Retype all of the records below word for word, keeping every line as it appears.

[Spatial relation data]

----

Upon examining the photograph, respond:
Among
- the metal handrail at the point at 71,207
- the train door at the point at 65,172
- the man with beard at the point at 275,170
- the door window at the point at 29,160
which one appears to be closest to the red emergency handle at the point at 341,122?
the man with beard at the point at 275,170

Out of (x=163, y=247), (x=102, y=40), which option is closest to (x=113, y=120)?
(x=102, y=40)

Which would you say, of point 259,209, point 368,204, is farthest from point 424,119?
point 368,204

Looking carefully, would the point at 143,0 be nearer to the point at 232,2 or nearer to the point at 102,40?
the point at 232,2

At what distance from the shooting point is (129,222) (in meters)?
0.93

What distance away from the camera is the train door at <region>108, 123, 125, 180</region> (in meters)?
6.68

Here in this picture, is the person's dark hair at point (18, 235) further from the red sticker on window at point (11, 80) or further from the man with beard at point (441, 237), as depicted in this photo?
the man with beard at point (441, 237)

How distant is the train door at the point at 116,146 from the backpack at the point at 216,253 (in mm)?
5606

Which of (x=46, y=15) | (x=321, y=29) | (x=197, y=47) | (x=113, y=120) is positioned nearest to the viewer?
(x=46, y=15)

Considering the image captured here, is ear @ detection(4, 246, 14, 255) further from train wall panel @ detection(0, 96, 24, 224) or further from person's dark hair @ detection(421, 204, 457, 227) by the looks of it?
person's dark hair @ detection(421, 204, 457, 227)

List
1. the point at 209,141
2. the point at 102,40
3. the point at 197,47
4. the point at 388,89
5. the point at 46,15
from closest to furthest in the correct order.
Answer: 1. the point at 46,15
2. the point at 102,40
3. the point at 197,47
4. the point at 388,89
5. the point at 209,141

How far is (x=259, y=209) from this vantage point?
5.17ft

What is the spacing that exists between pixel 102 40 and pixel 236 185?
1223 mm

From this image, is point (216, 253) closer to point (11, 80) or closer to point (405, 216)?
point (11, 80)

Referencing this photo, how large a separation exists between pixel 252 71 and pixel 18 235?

----

▶ CORRECT RESPONSE:
Upon examining the photograph, respond:
Among
- the metal handrail at the point at 71,207
- the train door at the point at 65,172
- the man with beard at the point at 275,170
- the door window at the point at 29,160
which one appears to be closest to the red emergency handle at the point at 341,122?
the man with beard at the point at 275,170

Out of (x=163, y=247), (x=102, y=40), which option is closest to (x=113, y=120)?
(x=102, y=40)

Which would you say, of point 259,209, point 368,204, is farthest from point 424,119?
point 368,204

Looking carefully, would the point at 143,0 be nearer to the point at 232,2 or nearer to the point at 102,40?
the point at 232,2

At what distance from the shooting point is (129,222) (in meters)?
0.93

What distance away from the camera is the train door at <region>108, 123, 125, 180</region> (in meters)?
6.68

Here in this picture, is the person's dark hair at point (18, 235) further from the red sticker on window at point (11, 80) or further from the man with beard at point (441, 237), as depicted in this photo?
the man with beard at point (441, 237)

How distant is the train door at the point at 116,146 from the backpack at the point at 216,253 (in mm)?
5606

Which of (x=46, y=15) | (x=321, y=29) | (x=197, y=47) | (x=113, y=120) is positioned nearest to the viewer?
(x=46, y=15)

Considering the image captured here, is ear @ detection(4, 246, 14, 255) further from train wall panel @ detection(0, 96, 24, 224) or further from person's dark hair @ detection(421, 204, 457, 227) by the looks of it?
person's dark hair @ detection(421, 204, 457, 227)

List
1. the point at 209,141
2. the point at 102,40
3. the point at 197,47
4. the point at 388,89
5. the point at 46,15
from closest to furthest in the correct order.
Answer: 1. the point at 46,15
2. the point at 102,40
3. the point at 197,47
4. the point at 388,89
5. the point at 209,141

How far is (x=259, y=209) from this vantage point?
5.17ft

What is the spacing that exists between pixel 102 40 and pixel 236 185?
1223 mm

From this image, is point (216, 253) closer to point (11, 80) or closer to point (405, 216)?
point (11, 80)

Referencing this photo, how large a separation exists between pixel 252 71 and pixel 18 235?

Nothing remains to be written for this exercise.